Elle est très dynamique et portée vers des échanges. Il peut y avoir des endroits où l’on reste un petit peu entre-soi. Il y a des obédiences qui évitent de se fréquenter les unes les autres. À La Réunion ce n’est pas le sentiment que j’ai : on se serre les coudes peu importe les chapelles ou les obédiences. Aujourd’hui ce qui est important c’est d’être réunis, rassemblés et déterminés.

Pouvez-vous aborder l’initiation à la franc-maçonnerie ? Comment ça marche ?

En gros, c’est l’irruption du ‘verbe dans le désordre’. L’initiation c’est un double mouvement : c’est d’abord un mouvement où l’initié va se mettre momentanément en retrait du monde pour mettre à distance sa propre pensée afin de la mettre à l’épreuve. Dans un second temps, il va pouvoir établir une nouvelle relation au monde : c’est un premier pas vers l’infini.

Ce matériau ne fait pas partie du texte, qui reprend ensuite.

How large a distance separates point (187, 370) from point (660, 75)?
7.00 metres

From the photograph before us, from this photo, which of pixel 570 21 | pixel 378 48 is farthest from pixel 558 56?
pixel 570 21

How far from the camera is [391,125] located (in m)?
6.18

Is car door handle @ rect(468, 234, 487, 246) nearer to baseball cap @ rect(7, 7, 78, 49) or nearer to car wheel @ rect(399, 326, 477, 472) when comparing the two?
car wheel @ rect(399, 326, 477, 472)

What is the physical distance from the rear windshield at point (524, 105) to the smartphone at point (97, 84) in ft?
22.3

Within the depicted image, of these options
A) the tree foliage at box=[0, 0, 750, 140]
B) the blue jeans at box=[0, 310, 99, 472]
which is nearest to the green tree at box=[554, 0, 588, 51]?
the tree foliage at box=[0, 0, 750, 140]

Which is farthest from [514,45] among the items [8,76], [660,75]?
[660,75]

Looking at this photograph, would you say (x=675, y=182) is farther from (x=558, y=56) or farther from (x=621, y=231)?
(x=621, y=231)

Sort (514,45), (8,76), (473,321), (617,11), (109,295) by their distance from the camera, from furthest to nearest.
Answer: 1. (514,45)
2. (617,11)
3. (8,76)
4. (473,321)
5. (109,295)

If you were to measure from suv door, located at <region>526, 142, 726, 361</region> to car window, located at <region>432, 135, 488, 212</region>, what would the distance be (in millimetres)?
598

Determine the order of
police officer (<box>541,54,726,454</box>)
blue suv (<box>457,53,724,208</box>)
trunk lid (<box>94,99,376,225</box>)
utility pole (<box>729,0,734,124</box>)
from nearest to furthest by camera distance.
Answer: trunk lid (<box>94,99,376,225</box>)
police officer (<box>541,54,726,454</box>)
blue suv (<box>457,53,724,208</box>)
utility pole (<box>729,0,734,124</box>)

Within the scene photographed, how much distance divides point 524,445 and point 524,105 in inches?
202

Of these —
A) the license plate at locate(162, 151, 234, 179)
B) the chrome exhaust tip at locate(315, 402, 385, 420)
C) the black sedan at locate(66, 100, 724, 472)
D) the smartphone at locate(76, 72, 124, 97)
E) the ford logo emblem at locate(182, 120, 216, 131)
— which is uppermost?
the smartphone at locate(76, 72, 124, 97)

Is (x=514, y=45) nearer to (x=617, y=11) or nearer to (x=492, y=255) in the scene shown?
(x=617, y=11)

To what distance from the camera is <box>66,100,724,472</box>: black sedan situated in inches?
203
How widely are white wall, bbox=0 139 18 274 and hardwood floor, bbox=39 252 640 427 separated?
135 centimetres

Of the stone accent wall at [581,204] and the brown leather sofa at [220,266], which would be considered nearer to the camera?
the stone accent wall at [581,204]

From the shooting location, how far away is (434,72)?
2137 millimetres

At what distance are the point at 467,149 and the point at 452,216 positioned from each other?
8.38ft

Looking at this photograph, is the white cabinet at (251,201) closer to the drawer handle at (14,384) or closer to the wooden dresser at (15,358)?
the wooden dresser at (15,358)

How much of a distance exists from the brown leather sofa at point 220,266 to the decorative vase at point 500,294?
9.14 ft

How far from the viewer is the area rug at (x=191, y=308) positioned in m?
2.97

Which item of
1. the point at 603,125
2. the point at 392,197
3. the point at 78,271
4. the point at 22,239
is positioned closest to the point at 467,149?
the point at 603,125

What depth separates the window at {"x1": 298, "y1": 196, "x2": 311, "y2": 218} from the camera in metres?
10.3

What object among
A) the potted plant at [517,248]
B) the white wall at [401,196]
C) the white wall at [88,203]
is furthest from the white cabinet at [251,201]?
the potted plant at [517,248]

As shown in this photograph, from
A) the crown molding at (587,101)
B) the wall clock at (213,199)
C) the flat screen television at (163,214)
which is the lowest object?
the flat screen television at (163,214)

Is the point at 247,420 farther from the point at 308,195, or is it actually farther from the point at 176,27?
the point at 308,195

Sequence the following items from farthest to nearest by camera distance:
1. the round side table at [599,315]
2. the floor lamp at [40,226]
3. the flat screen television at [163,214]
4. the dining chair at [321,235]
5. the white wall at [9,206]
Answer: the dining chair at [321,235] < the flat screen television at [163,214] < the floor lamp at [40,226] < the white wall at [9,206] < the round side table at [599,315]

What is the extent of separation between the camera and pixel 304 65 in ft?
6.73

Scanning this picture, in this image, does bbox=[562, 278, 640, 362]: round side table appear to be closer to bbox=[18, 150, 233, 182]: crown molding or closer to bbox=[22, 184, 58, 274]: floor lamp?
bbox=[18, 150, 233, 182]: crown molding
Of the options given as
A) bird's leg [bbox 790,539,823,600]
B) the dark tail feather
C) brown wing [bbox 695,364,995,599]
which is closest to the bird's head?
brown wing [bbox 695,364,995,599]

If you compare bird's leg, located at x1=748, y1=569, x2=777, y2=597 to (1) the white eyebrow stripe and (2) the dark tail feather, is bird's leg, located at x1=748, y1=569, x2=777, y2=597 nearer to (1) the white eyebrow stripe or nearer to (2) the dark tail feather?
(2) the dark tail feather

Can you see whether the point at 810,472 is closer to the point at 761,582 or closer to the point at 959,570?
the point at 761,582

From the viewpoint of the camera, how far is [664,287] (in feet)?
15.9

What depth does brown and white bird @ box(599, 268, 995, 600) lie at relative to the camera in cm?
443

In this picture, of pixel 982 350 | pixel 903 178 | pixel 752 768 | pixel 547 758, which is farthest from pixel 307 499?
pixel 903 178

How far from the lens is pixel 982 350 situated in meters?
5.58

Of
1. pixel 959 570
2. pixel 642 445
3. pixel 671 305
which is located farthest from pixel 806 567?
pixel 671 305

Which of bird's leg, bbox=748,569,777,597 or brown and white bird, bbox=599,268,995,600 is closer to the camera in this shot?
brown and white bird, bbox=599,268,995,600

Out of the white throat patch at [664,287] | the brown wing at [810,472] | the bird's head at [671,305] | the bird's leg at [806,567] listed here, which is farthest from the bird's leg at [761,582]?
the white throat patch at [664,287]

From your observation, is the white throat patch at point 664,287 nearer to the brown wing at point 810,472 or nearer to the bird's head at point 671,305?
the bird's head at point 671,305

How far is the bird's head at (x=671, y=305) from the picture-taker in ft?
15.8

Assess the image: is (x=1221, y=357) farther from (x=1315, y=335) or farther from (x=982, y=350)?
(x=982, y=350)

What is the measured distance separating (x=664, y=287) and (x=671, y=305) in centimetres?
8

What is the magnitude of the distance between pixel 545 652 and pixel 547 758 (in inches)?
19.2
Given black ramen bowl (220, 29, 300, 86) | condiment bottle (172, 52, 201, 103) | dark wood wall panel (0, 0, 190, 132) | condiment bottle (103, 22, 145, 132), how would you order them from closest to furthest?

Parlez-nous de vos réunions qui sont marquées par de très nombreux rituels ?

Une loge se réunit en gros une à deux fois par mois pour travailler sur un rituel que l’on pourrait qualifier d’ordinaire. Ce rituel est un moment où l’imaginaire va se matérialiser à travers des allégories, des symboles, des analogies où la pensée va prendre forme, elle va prendre une consistance. Non seulement elle va prendre une consistance mais aussi être ordonnée selon un certain récit qui nous permettra après de mettre en commun nos représentations.

De plus, à travers les symboles, on va établir une relation entre quelque chose qui est visible, une image, et quelque chose qui le sera un peu moins et qui se laisse appréhender un peu moins facilement, plus du ressort du coeur et du spirituel.

Comment la GLMF s’inscrit-elle dans la politique, domaine qui joue énormément dans la société d’aujourd’hui ?

Le but d’un franc-maçon c’est de tendre vers une émancipation. La GLMF ne va pas délivrer des vérités ou des instructions. Il y a un certain nombre de principes qui sont essentiels comme la démocratie, la république et aussi chez nous de laïcité, à savoir le refus d’une parole qui nous serait imposée d’en haut. Chacun doit être capable de se forger sa propre opinion, y compris la possibilité de ne pas croire. La laïcité est un espace où toutes les représentations et spiritualités sont possibles.

Sur le plan politique, nous nous battrons sous l’angle de la démocratie, pas seulement avec le vote. La démocratie, c’est l’aptitude à ériger une critique, à s’ériger en contre-pouvoir. Et puis ça veut dire aussi proposer de nouvelles choses et sortir des ornières dans lesquelles on se situe sur le plan actuel de notre République et réfléchir peut-être à autre chose. Il y a des idées comme le tirage au sort qui pourrait être étudiées, mais il n’y a pas de position officielle.

Jamais la GLMF ne vous dira par exemple sur la question de l’euthanasie, où je sais qu’une obédience qui s’est réunie et qui a dit qu’on ‘aimerait faire tel texte de loi’. Nous on ne fonctionnera jamais comme ça. On a constaté au contraire qu’il n’y avait pas de consensus, que ça relevait de la sphère intime et privée de chacun et on ne va émettre un avis sur l’euthanasie.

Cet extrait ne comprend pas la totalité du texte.